Background To date, predicting response to immune checkpoint blockade (ICB) therapy in non-small cell lung cancer (NSCLC) patients is based on tumor PD-L1 levels. However, available assays are only moderately predictive, and most require a tumor biopsy. Here, we describe a novel machine learning-based biomarker model that analyzes proteomic profiles in blood plasma to predict ICB response in NSCLC patients.

Methods We collected plasma samples and clinical data from 339 ICB-treated NSCLC patients via a multi-center clinical study (PROPHETIC; NCT04056247; approved by local IRB committees from each site), 60% of them received combination of ICB-chemotherapy and the rest received ICB alone. Patients displaying disease progression were classified as non-responders and the rest as responders. Proteomic profiling was performed by the SOMAscan assay. A machine-learning-based model for clinical response prediction was developed based on protein expression level in patient’s plasma. Using a proprietary algorithm, we identified Response Associated Proteins (RAPs), that serve as potential indicators of clinical response depending on their plasma level in the individual patient. The output of the model provides a patient-specific response probability for 3, 6, and 12 months after starting treatment.

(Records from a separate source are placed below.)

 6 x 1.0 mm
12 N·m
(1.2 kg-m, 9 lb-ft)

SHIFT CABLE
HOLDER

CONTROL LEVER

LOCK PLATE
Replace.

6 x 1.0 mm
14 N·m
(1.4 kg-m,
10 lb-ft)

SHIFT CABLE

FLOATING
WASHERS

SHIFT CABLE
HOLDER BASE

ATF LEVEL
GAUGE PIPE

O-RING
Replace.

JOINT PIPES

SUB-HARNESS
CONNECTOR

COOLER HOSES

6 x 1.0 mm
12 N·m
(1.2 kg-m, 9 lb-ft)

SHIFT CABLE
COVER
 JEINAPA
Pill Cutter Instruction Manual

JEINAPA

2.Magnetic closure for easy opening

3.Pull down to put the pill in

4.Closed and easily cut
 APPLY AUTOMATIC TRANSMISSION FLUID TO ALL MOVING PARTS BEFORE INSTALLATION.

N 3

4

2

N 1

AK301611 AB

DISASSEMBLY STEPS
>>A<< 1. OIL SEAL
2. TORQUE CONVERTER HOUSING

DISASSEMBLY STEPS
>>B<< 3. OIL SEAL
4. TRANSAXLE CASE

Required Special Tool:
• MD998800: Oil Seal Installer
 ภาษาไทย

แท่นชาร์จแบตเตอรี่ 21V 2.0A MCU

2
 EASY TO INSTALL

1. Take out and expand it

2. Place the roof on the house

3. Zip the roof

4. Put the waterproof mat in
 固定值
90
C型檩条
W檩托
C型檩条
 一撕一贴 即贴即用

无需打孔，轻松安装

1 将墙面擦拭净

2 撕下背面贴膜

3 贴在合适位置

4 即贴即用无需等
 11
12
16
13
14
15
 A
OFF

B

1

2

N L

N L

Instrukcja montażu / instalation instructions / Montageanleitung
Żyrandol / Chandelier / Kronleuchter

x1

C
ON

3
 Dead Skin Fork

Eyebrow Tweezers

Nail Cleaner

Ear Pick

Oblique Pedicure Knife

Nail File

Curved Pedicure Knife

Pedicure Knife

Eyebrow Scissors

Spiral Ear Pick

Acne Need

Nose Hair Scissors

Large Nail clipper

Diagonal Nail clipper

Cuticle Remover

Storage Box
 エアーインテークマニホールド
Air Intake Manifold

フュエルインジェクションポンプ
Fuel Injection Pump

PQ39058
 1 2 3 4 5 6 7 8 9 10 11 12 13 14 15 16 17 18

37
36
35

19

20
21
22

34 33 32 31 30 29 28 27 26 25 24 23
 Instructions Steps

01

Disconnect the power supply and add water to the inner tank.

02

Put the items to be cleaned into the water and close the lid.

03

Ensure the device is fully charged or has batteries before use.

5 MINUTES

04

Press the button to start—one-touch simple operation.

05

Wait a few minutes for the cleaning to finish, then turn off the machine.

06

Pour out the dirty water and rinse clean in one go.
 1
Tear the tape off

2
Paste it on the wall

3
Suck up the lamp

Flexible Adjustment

Results The RAP-based model displayed strong predictive power over the first year of ICB-based therapy, as indicated by area under the curve (AUC) of the receiver operating characteristics (ROC) plot of 0.71, 0.77 and 0.78 for 3-, 6- and 12-months following treatment initiation, respectively, and a high goodness of fit between predicted response probability and observed response rate (R2 = 0.97). Patients with low and high response probability predictions displayed a significant difference in overall survival and progression-free survival. The RAP-based model outperformed a PD-L1-based model (AUC of 0.5, 0.6 and 0.55 for 3-, 6- and 12- months, respectively). Notably, in a subgroup of patients with PD-L1-high tumors (>50% PD-L1) receiving monotherapy, patients with high response probability predictions survived significantly longer than patients with low response probability predictions (p-value 0.0002, 0.0036 and 0.0115 for 3-, 6- and 12-months, respectively) who had similar overall survival as patients with PD-L1-low tumors (<50% PD-L1).

Conclusions Altogether, we have developed a novel predictive model for ICB response in NSCLC patients based on proteomic profiling of blood plasma. The model offers two main clinical utilities. First, it provides response predictions for three time points over the first year of treatment. Second, it identifies a subgroup of high PD-L1 patients who may benefit more from combination therapy.